Nie tylko golarka Philips lub Braun, czyli parametry godne uwagi
Na nasz redakcyjny warsztat wzięliśmy tuzin maszynek elektrycznych o dość zróżnicowanych możliwościach i cenie. Czy prawdą jest że maszynka elektryczna ogoli zawsze gorzej niż tradycyjna? Odpowiedź brzmi: nie. Czy zatem golarki są skuteczniejsze od maszynek “ręcznych” i brzytwy? Cóż, uczciwość nakazuje nam w tym miejscu również udzielić odpowiedzi przeczącej. O co więc chodzi? Chcąc rzetelnie postawić sprawę, na oba pytania należało by użyć odpowiedzi niepełnej “to zależy”, która choć mało precyzyjna jest najbliższa prawdzie.

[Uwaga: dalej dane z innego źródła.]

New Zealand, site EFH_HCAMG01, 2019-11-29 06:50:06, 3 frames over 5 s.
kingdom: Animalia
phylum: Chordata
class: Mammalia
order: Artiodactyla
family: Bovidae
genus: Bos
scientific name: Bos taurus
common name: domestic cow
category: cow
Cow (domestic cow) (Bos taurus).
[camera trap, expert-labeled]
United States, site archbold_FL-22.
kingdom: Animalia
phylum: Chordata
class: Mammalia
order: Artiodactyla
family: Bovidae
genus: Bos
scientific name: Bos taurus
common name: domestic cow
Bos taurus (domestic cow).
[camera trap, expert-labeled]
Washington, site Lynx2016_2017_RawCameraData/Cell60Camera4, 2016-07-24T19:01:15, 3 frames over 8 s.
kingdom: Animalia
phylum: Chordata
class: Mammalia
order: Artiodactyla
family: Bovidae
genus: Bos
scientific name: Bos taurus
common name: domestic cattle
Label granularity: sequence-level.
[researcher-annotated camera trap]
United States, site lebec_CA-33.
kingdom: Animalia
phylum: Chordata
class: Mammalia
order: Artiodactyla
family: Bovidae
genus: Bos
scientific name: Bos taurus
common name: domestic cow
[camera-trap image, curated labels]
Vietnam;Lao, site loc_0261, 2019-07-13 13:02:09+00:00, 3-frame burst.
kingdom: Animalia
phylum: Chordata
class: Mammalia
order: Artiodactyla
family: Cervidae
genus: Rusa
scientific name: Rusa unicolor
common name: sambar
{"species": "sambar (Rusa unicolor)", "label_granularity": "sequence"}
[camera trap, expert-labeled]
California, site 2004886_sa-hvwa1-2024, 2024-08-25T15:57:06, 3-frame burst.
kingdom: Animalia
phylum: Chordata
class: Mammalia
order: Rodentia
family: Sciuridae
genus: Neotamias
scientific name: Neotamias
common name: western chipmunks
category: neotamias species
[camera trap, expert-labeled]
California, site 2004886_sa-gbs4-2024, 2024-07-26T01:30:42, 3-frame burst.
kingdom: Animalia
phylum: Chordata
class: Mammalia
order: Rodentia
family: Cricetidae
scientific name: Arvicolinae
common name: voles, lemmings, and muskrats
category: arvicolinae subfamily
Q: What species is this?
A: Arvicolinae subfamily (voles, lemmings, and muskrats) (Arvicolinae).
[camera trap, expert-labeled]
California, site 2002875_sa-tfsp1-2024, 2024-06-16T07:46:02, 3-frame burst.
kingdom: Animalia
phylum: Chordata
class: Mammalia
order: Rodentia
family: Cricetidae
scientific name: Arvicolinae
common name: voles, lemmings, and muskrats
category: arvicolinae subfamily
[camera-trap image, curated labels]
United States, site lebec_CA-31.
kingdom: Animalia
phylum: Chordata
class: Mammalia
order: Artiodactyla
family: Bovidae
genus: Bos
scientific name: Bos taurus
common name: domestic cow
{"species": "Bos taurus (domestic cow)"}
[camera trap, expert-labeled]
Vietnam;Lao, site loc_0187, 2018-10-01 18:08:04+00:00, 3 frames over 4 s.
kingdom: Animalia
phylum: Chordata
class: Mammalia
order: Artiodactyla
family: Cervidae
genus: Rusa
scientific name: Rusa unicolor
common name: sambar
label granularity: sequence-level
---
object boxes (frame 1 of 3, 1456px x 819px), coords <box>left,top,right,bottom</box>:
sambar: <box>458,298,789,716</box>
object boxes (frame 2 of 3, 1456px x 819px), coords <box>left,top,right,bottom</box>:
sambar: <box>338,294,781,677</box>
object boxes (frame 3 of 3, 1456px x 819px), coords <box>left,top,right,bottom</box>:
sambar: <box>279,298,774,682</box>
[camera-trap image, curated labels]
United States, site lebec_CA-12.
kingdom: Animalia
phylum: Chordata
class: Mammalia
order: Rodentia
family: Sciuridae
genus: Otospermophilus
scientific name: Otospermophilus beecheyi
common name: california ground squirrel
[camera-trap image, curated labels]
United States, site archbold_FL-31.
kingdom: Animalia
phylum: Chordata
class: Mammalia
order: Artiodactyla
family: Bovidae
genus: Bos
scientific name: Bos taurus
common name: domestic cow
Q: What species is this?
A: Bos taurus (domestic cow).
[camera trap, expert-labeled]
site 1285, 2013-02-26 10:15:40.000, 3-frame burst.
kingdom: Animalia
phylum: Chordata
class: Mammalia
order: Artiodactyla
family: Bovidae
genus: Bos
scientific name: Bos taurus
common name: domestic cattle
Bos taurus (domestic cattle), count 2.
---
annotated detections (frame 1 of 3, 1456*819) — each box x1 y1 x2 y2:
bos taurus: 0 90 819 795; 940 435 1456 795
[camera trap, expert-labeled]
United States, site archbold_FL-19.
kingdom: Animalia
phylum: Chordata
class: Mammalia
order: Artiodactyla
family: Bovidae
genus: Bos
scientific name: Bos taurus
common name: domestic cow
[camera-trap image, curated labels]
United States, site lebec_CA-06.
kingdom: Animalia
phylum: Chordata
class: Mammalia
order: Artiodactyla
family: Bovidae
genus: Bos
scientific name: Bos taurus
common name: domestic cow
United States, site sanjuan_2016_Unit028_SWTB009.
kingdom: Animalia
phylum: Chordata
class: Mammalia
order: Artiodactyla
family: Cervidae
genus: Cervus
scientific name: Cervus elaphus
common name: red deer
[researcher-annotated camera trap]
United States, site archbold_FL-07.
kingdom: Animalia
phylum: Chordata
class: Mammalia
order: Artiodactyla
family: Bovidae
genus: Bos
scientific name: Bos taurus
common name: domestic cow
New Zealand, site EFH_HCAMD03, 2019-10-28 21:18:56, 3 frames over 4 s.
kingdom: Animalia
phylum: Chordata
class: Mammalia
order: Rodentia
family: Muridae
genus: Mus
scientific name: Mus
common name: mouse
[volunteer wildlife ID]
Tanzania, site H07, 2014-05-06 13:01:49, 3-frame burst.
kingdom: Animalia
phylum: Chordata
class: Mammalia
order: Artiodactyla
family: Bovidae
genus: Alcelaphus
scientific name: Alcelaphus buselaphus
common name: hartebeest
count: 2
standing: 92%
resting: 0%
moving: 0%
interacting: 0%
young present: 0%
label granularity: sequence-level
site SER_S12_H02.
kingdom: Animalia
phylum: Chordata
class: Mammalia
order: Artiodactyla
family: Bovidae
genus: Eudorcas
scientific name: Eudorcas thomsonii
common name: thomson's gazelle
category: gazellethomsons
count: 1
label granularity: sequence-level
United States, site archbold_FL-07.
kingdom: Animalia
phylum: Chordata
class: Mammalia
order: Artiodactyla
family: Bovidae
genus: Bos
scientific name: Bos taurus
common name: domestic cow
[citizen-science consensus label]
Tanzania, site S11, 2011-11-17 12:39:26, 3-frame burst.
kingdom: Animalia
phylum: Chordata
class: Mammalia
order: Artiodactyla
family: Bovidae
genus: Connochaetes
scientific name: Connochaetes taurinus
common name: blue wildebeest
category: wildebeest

Skuteczność golenia zależy nie tylko od wybranej przez nas metody czy sprzętu, ale również od samej specyfiki zarostu, jego dojrzałości, grubości włosa, delikatności skóry, podatności na podrażnienia, alergie czy infekcje i wielu innych czynników. Recepty złotej nie ma. W naszej redakcji do testowania maszynek wybraliśmy osobę, która goli się od wielu lat, dysponuje zarostem “dojrzałym” i mocno już wyrobionym w zmaganiach z wieloma maszynkami i innymi metodami golenia. Taki wybór podyktowany był również tym, że kosmetycy zalecają golarki właśnie osobom, które dysponują już mocno “umocowanym” na twarzy owłosieniem, a nie delikatnymi “kępkami” nieregularnego zarostu charakterystycznego np. dla twarzy młodych mężczyzn.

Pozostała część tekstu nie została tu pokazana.